Continue maintenance long-acting beta-2 agonist alongside the additional short-acting beta-2 agonist. 

Restart regular inhalers once the patient has stopped nebulised ipratropium bromide. 

Advanced Assessment & Management

Manage as per Role 1 but with the addition of the following initial measures and escalation as per available resources.

• Early ABG to guide targeted oxygen therapy:
  • Type 1 respiratory failure – Hypoxaemia with normal PaCO2
    • Target SpO2 94-98% unless directed by a specialist 
  • Type 2 Respiratory failure – Hypoxaemia PLUS PaCO2 >6.5kPa
    • Target SpO2 88-92% unless directed by a specialist 
• CXR
• ECG
• Bloods inc FBC (if high eosinophils -->40mg prednisolone rather than 30mg)
• Sputum and blood culture to guide antibiotic therapy

If they have hypercapnic respiratory failure that persists after optimal management for 1 hour, the following criteria are used to commence NIV: 

NIV Should only be started by suitably trained medical staff in a designated setting.

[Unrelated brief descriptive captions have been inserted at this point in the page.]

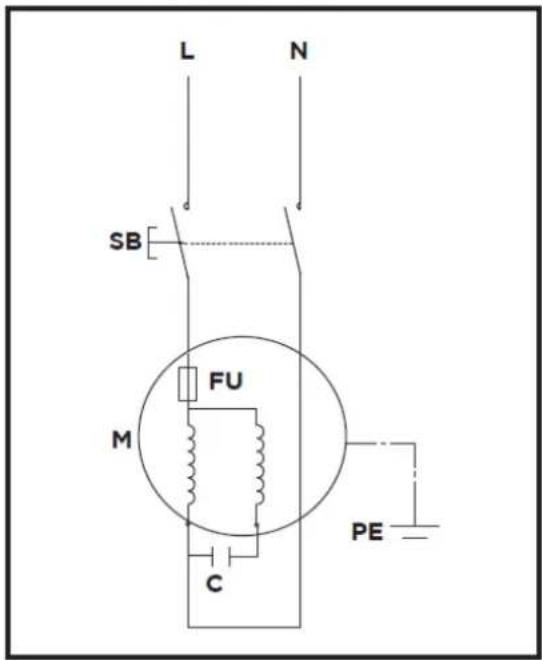 Faworyt TRH7T - SCHEMAT OBWODU ELEKTRYCZNEGO - 1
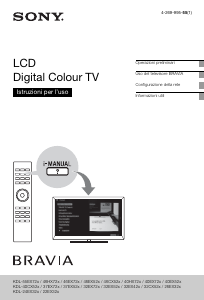 Manuale Sony Bravia KDL-26EX320 LCD televisore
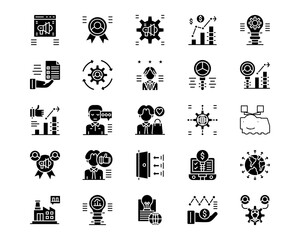 Survey Line Vector Icons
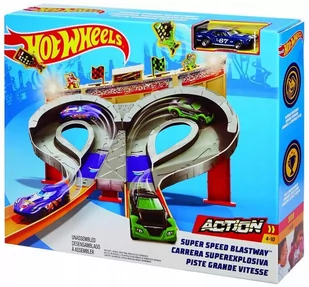 Mattel Zawrotna Prędkość Super Tor - Hot Wheels CDL49 - Samochody i pojazdy dla dzieci - miniaturka - grafika 1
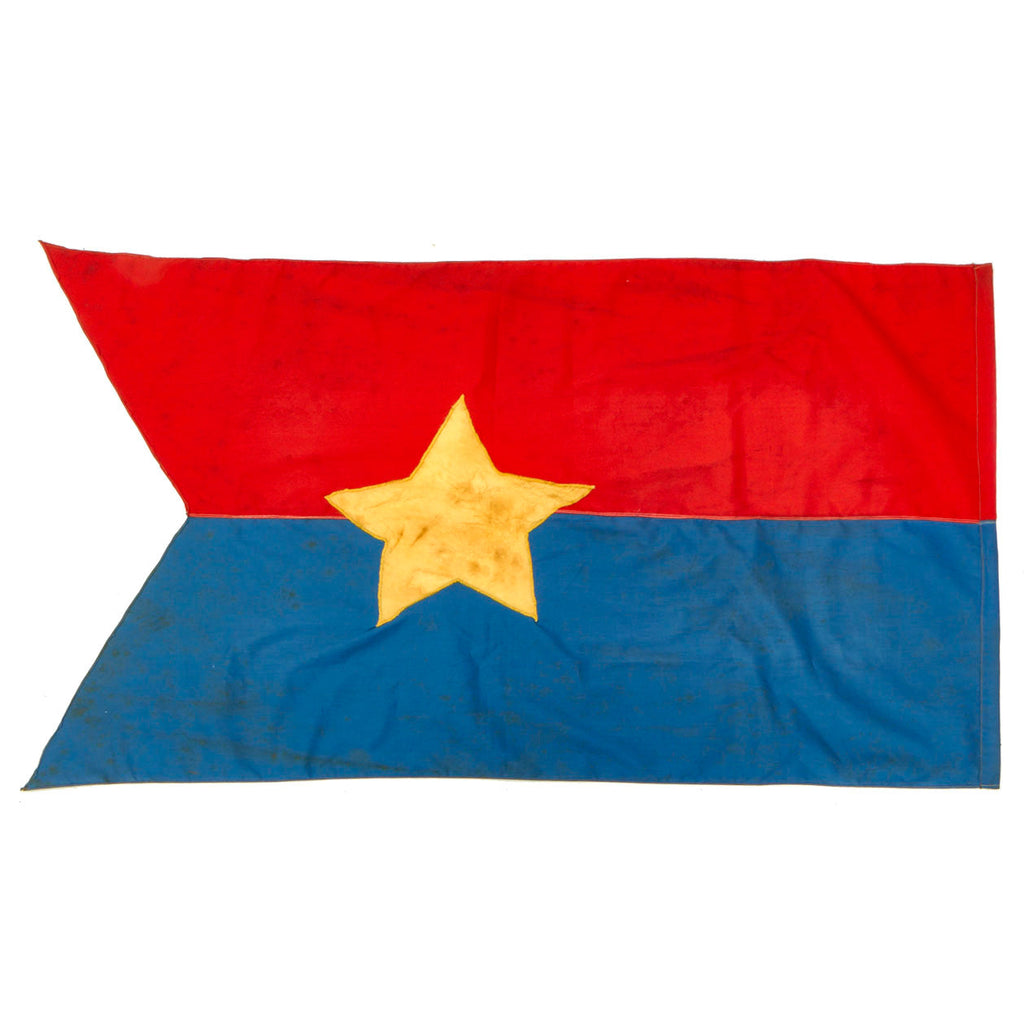 Original Vietnam War North Vietnamese Army Viet Cong Guidon Swallowtail Flag - 43" x 23” Original Items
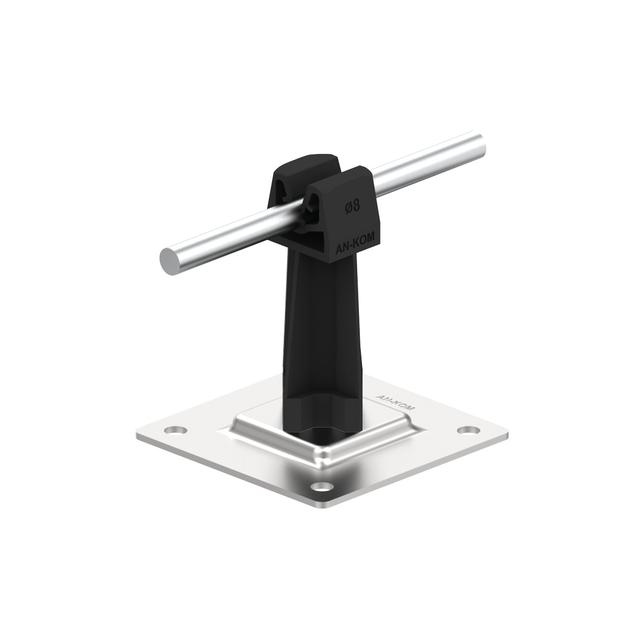 AN-11P/OH/C-N Uchwyt na płytce stal.H=7cm Z-zatrz. /OH/ czarny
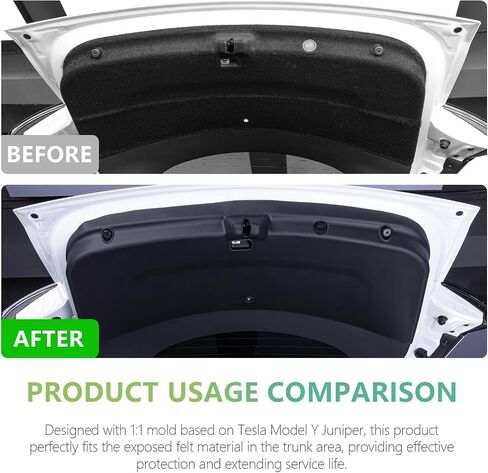 for 2025+ Tesla Model Y Juniper 2PCS TPE Rear Trunk Door Guard Mat & Rear Trunk Threshold Strip Protection Cover Trunk Bumper Guard Sill Cover Cargo Liners 2025 2026 Model Y Juniper Accessories in Saudi Arabia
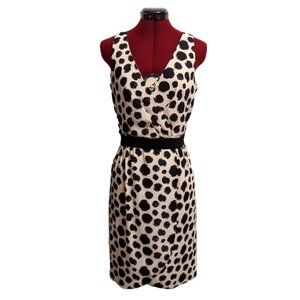 New York & Company black and off white printed dress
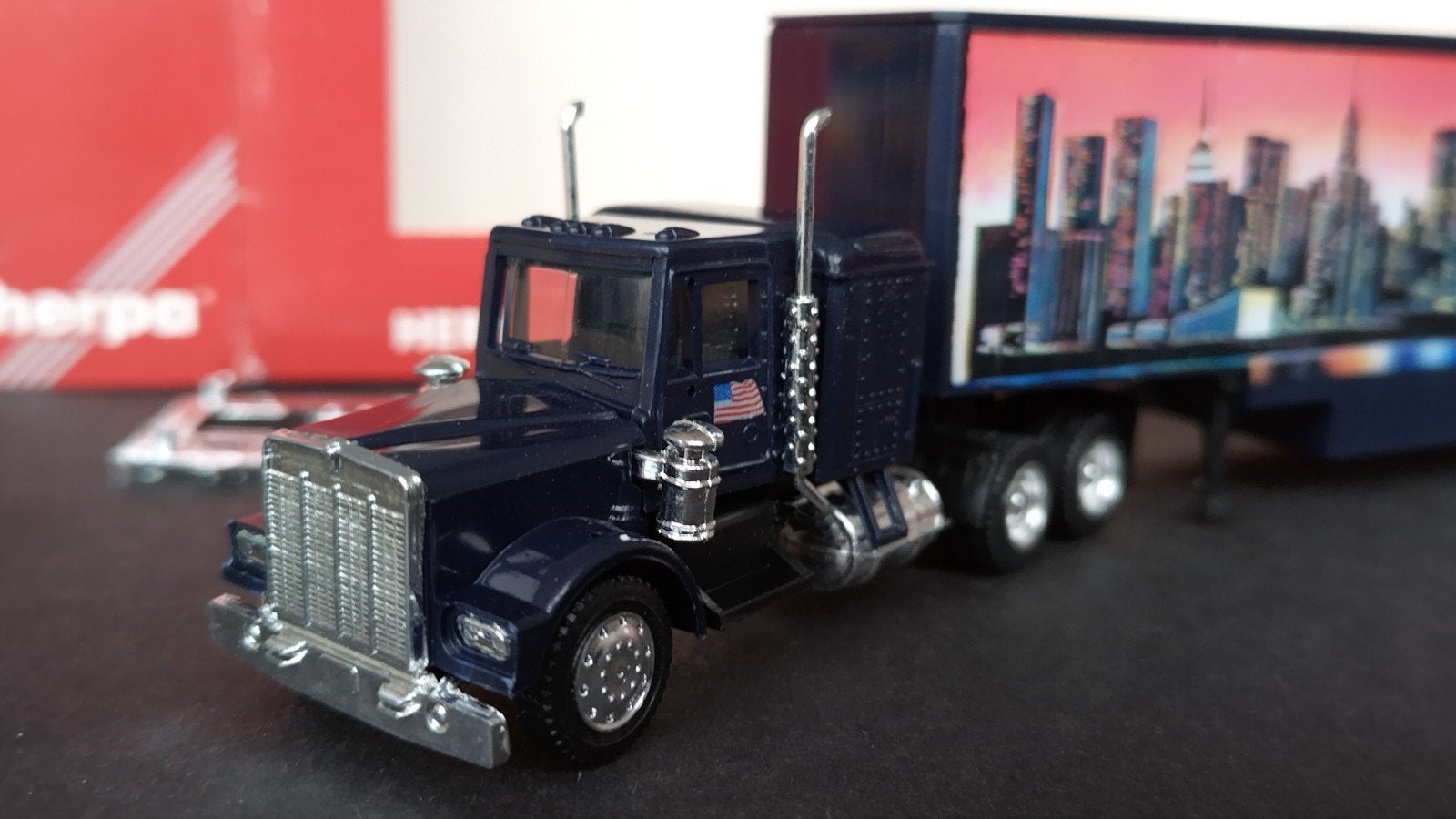 Kenworth Usa Truck 1:87 HO Herpa Pol, Verzenden, M, Zo goed als nieuw, Bus of Vrachtwagen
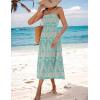 Zeagoo Women’s Summer Casual Boho Sundress Spaghetti Strap Square Neck Flowy Midi Dresses A Line Beach Dress with Pockets(04-pa169)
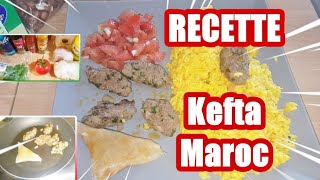 RECETTE KEFTA Marocaine  Salade Marocaine et riz safrané [upl. by Einotna]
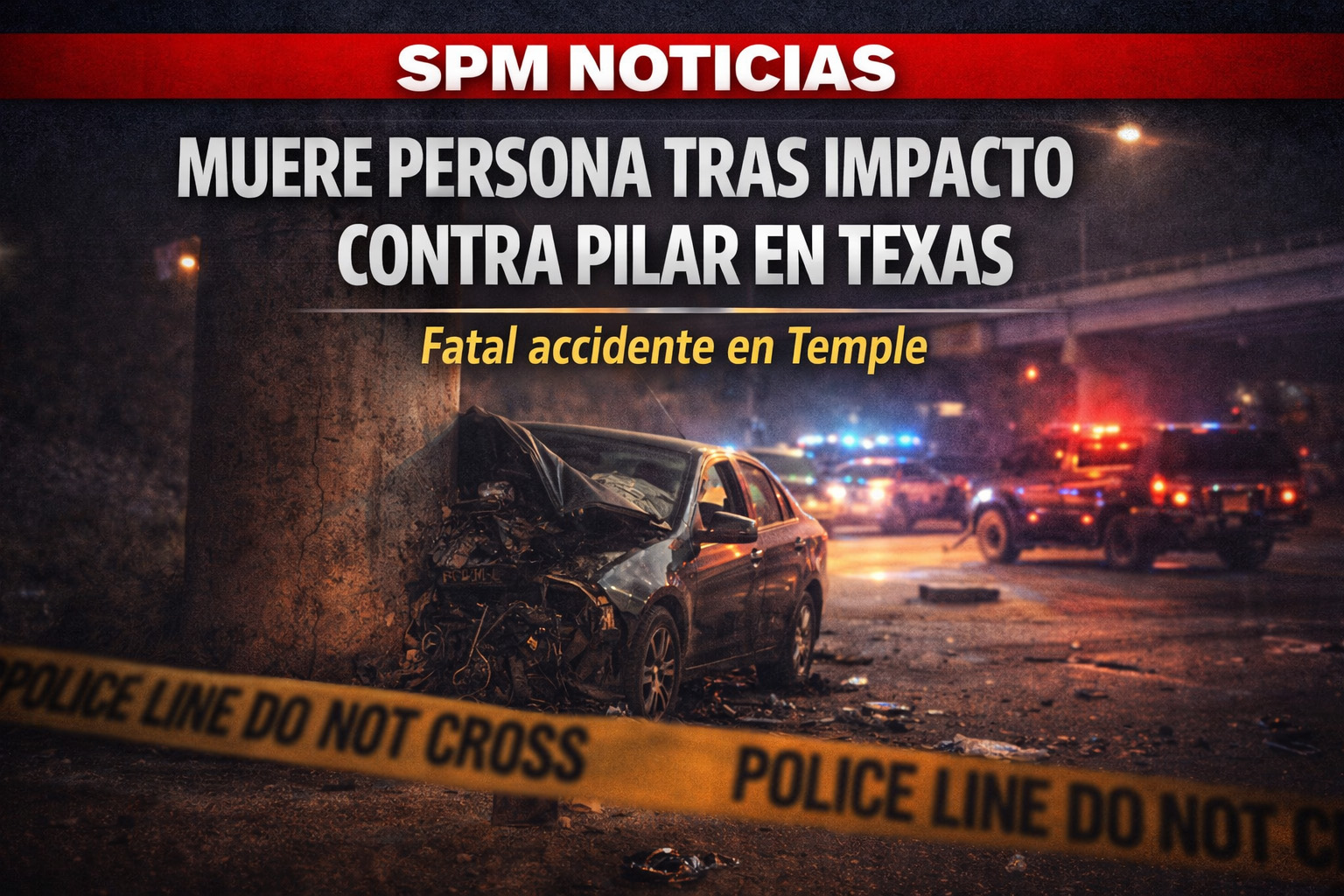 MUERE PERSONA TRAS IMPACTO CONTRA PILAR EN TEXAS
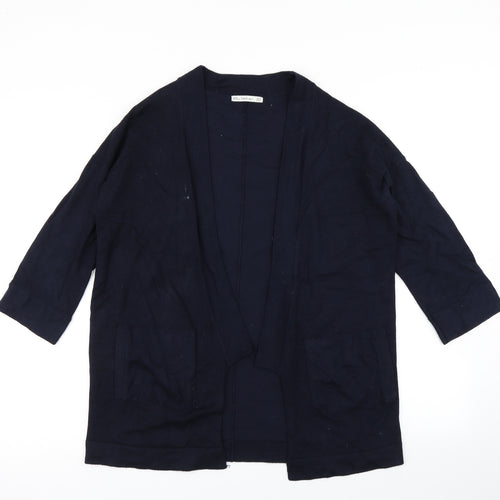 Zara Womens Blue  Knit Cardigan Jumper Size S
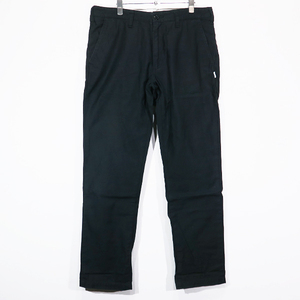 WTAPS ダブルタップス 18SS BUDS SKINNY/TROUSERS.COTTON.SATIN バッツ スキニー トラウザーズ コットン サテン ブラック パンツ Fez ten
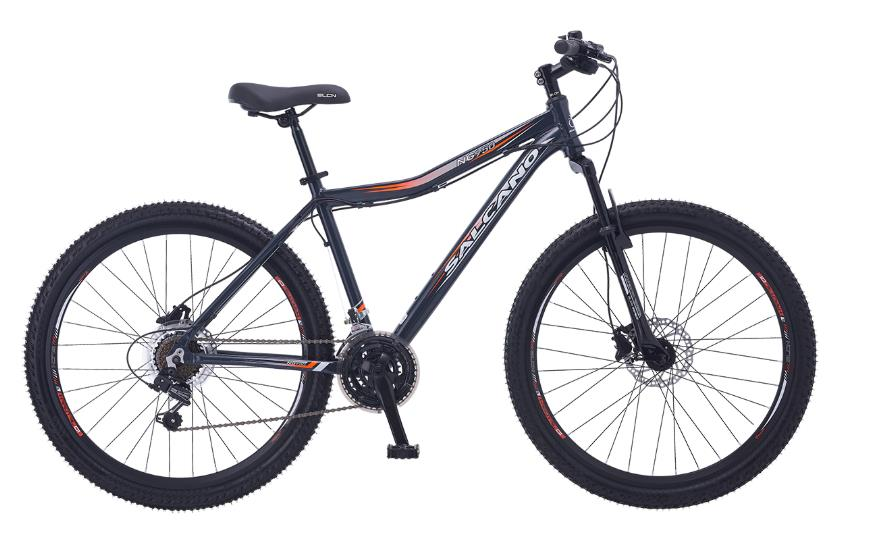 Salcano NG950 27,5 Hidrolik Disk fren 18'' Siyah Turuncu Gri Dağ Bisikleti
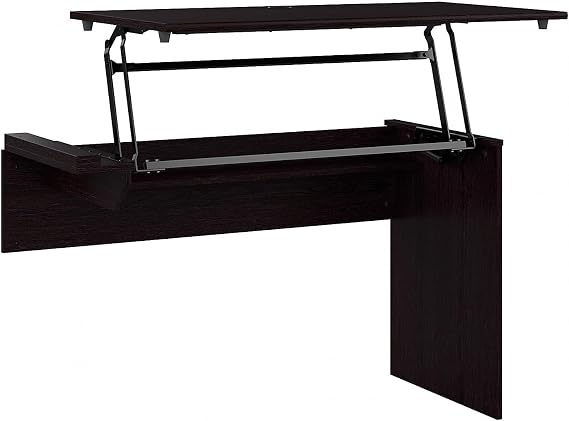 Bush Home Cabot 3 Position Sit to Stand Desk Return in Espresso Oak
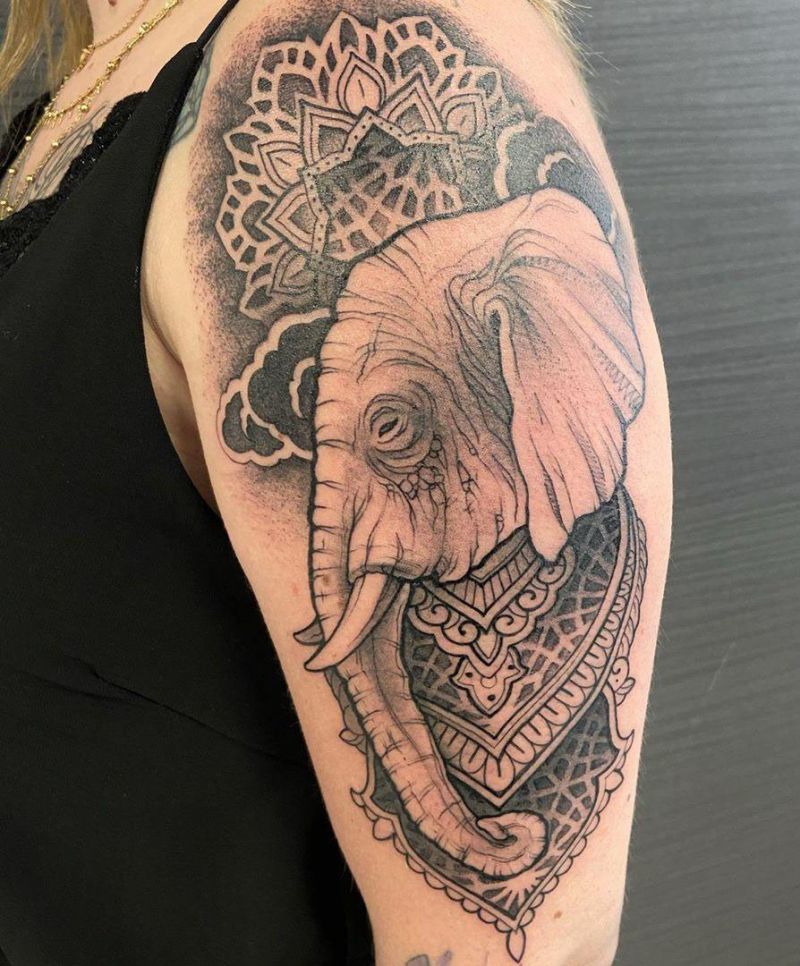 Pretty Elephant Tattoos That You Will Love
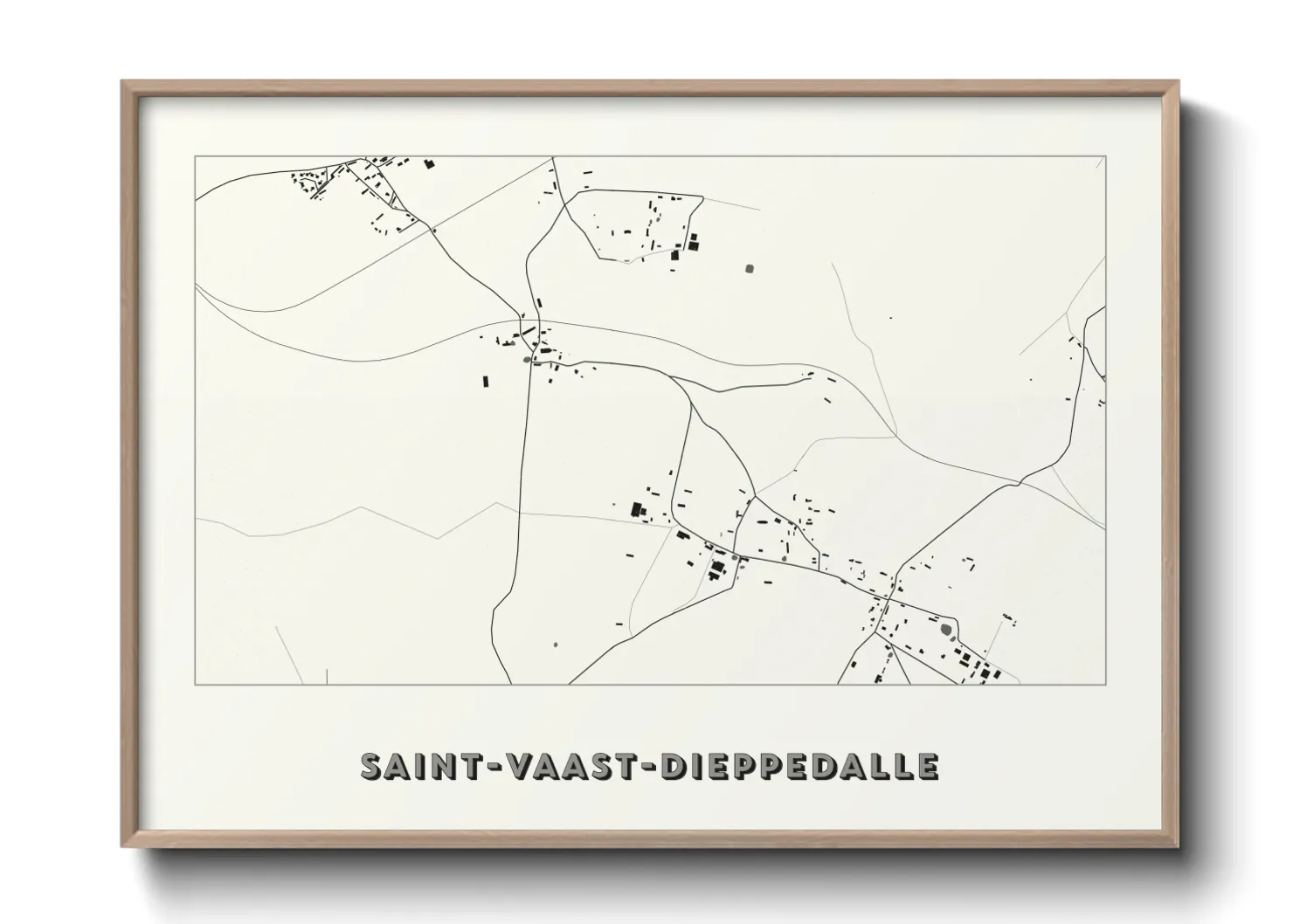 Une affiche de carte sur Saint-Vaast-Dieppedalle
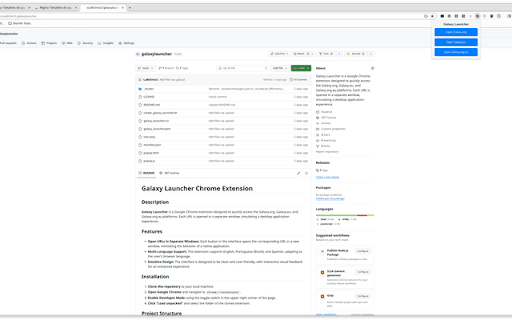 Galaxy Launcher from Chrome web store to be run with OffiDocs Chromium online Galaxy Launcher from Chrome web store to be run with OffiDocs Chromium online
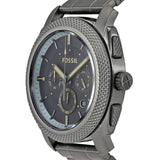 Buy Shop Fossil Machine Chronograph Grey Dial Grey Steel Strap Watch for Men - FS5172 USA Online
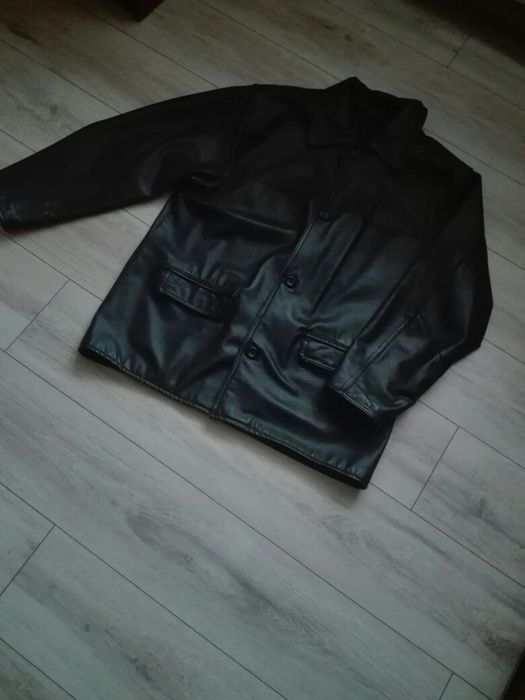 Skóra  męska czarna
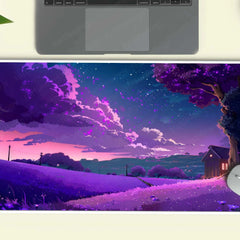 Purple Large Deskmat - Premium XL & XXL Gaming Mouse Pad - TURTLEWINGS 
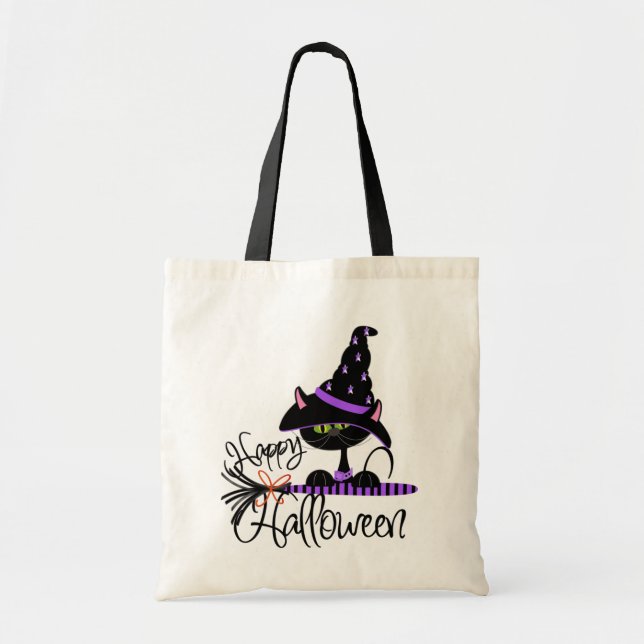 Tela Bolso de la Truco-o-Invitación de Halloween del (Frente)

Initiate within 60 minutes of an ABG showing NIV is indicated.  An ABG should be repeated within 30-60 minutes of starting NIV. 

To deliver effective NIV, the mask must fit well and be tolerated by the patient. An experienced clinician should set initial values for NIV and titrate according to ABG results. The following suggested settings are for guidance only:

• Spontaneous/Timed mode
• IPAP 10-16 – increase over 10-30 minutes if required (do not exceed 30cmH2O)
• EPAP 4 (do not exceed 8cmH2O) 
• I:E Ratio of 1:2 or 1:3 
• Inspiratory time 0.8-1.2 seconds
• FiO2 to required level for degree of hypoxia after adjusting EPAP
• Ensure a backup respiratory rate is set at 12-16bpm

If there is no improvement despite NIV, or if pH <7.15 and GCS<8, invasive mechanical ventilation may be required.  Escalate to ITU

Indications for ITU admission 

• Severe dyspnoea with a poor response to initial emergency therapy
• Changes in mental status
• Persistent or worsening hypoxaemia (PaO2 < 5.3 kPa) and/or severe or worsening respiratory acidosis (pH <7.25) despite supplemental oxygen and non-invasive ventilation  
• Haemodynamic Instability (need for vasopressors) 

Principles for IMV in COPD are as for asthma.

Whilst thresholds for the intensive care support of patients with COPD have lowered in the civilian setting, with patients responding well to short periods (24-48hrs) of ventilatory support, there remains the potential for a prolonged period of care to be required, the suitability of which in the deployed setting will be determined by available resources, including evacuation or repatriation options and own-nation health provision (ie sufficient to support a protracted ventilatory wean). 

Prolonged Casualty Care

The patient can be discharged once stable off nebulised treatments. Patients can complete oral steroids and antibiotics away from medical facilities. If a prolonged course of systemic steroids >2 weeks has been required, the steroids should be weaned at 5mg/3days. Ensure regular inhalers are restarted. The patient should be followed up after an exacerbation requiring a hospital admission to ensure treatment is optimal. 

Consider triggers and the suitability of a return to an operational environment vs repatriation for optimisation of chronic management.